Para llevar la contraria a los críticos, este noviembre me he entretenido a mirar The Romanoffs, la última serie de Matthew Weiner, el creador de Mad Men. Los críticos tienen razón de decir que los guiones no son tan redondos como los de Mad Men. Ni los diálogos, ni las tramas, ni siquiera las interpretaciones de los actores, exudan la magia inapelable de las obras que hacen historia.

Aún así, he repasado las revistas internacionales y me sorprende que nadie vea que la nueva creación de Weiner es un producto mucho más arriesgado y difícil de vender. The Romanoffs no permite las licencias comerciales y literarias que Weiner se tomó con Mad Men. Sólo la escenografía podía mantenerse en un nivel de sofisticación parecida, de aquí que Weiner haya producido la serie más cara de la historia.

Mad Men era un serial de época sobre el nacimiento de la sociedad de consumo. Si Downton Abbey explicaba el final de la aristocracia británica, Mad Men retrocedía a los años cincuenta para explicar que la hegemonía de los Estados Unidos se había construido sobre la cobardía y el cinismo. La serie describía los pies de barro de un imperio que ya había entrado en decadencia, pero, curiosamente, todo el mundo se la tomó como una elegía de un periodo que era el mejor de los mundos posibles. 

Cuando Mad Men apareció, el declive de los Estados Unidos apenas se intuía. El 2007, la China empezaba a despertarse, pero el mundo todavía era de los americanos. Don Draper, el protagonista de la serie, era un desertor de la guerra de Corea que iba progresando en el mundo de la publicidad a base de explotar las debilidades de los otros. Su carácter torturado hizo las delicias de un público que sólo pensaba en justificar sus miserias y contradicciones. 

En Mad Men todo el mundo podía justificar sus mierdas. Las feministas podían criticar la sumisión de la mujer y los conservadores podían disfrutar de los estéticos cuadros hedonistas que Weiner construía con los vicios de la industria de la publicidad. La ambientación y los diálogos estaban tan bien estilizados, las tramas tan bien trabadas, que la critica brutal que Weiner hacía a la meritocracia americana quedó ahogada en el glamour de las escenas.

-- REGISTROS DE DATOS --
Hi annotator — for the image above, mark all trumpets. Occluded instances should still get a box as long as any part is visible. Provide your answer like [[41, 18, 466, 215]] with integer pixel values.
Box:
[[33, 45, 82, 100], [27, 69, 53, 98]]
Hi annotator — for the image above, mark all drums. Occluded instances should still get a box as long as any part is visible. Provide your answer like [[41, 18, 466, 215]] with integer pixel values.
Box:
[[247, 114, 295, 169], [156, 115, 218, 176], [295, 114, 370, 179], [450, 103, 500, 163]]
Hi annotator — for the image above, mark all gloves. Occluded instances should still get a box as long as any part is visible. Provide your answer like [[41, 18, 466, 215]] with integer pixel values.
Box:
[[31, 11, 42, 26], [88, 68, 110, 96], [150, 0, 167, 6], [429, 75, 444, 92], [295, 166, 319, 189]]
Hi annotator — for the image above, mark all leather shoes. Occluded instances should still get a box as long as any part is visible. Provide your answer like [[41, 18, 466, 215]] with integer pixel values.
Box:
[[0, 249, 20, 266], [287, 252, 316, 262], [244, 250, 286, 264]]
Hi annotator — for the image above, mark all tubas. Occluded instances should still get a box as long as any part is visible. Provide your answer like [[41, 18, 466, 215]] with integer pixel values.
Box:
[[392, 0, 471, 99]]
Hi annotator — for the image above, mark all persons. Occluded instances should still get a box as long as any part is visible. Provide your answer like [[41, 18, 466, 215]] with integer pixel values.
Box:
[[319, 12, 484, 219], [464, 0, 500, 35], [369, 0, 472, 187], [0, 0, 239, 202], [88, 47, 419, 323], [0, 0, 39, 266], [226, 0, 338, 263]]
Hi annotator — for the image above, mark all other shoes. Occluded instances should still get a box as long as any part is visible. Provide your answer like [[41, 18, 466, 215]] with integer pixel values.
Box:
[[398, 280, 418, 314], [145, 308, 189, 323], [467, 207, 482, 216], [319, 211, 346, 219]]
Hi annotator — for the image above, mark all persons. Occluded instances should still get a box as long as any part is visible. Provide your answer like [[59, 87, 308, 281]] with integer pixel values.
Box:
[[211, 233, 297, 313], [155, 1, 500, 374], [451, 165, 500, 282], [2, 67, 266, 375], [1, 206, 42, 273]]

-- TU TAREA --
¿Cómo sigue el texto sobre The Romanoffs y Mad Men? Escribe su continuación a partir de la última frase.

-- LA RESPUESTA --
The Romanoffs investiga una frontera, más que estiliza una época acabada y definida. El escenario ya no son los Estados Unidos, es el mundo ―los capítulos pasan en siete países diferentes―. Las historias que acompañan a los abusos de poder ya no se desarrollan en un clima marcado por la euforia y por los valores fuertes, sino que crecen en un ambiente exhausto, espiritualmente desértico, de disolución y de incertidumbre. 

Un critico ha definido The Romanoffs como un Black Mirror defectuoso de las relaciones humanas y del declive de las élites. Pero a diferencia de la serie británica, la nueva creación de Weiner no da soluciones, no hace tremendismo; no se refugia en el sarcasmo y la distopía. Weiner se limita a intentar de señalar, con un lirismo resignado, el papel irrisorio que la cultura occidental jugará probablemente en la construcción del futuro. 

Weiner trabaja con los escombros de una civilización que todavía está presente, pero que intuye que ya no tiene fuelle y sólo existe como reliquia. The Romanoffs utiliza a los herederos de la familia más rica y poderosa de la Europa de hace un siglo para describir los últimos latidos de un mundo que naufraga. “Al final, del poder sólo queda el veneno”, dice uno de los personajes de la serie que ha transmitido la hemofilia a su hijo.

Los descendientes de la familia del zar asesinada por los bolcheviques sirven para estirar el hilo de la historia de Occidente y apuntar hacia un futuro que todavía no ha llegado. El contraste entre la potencia del mensaje y la fragilidad del contenido a veces deja un poso de insatisfacción. La distancia entre la riqueza de la intuición y la pobreza del material disponible para explicarla sin trampas hacen que algunas historias parezcan mal resueltas o inacabadas.

La serie me recuerda Here and Now, un show de HBO que se estrenó el año pasado y que fue cancelado en la primera temporada. El problema que tiene The Romanoffs ―y que tenía Here and Now― es que no puedes ser el paciente y el psiquiatra a la vez. Es difícil transmutar la historia en sustancia lírica al mismo tiempo que la vives sin hacer algo que no sea más que un primer esbozo.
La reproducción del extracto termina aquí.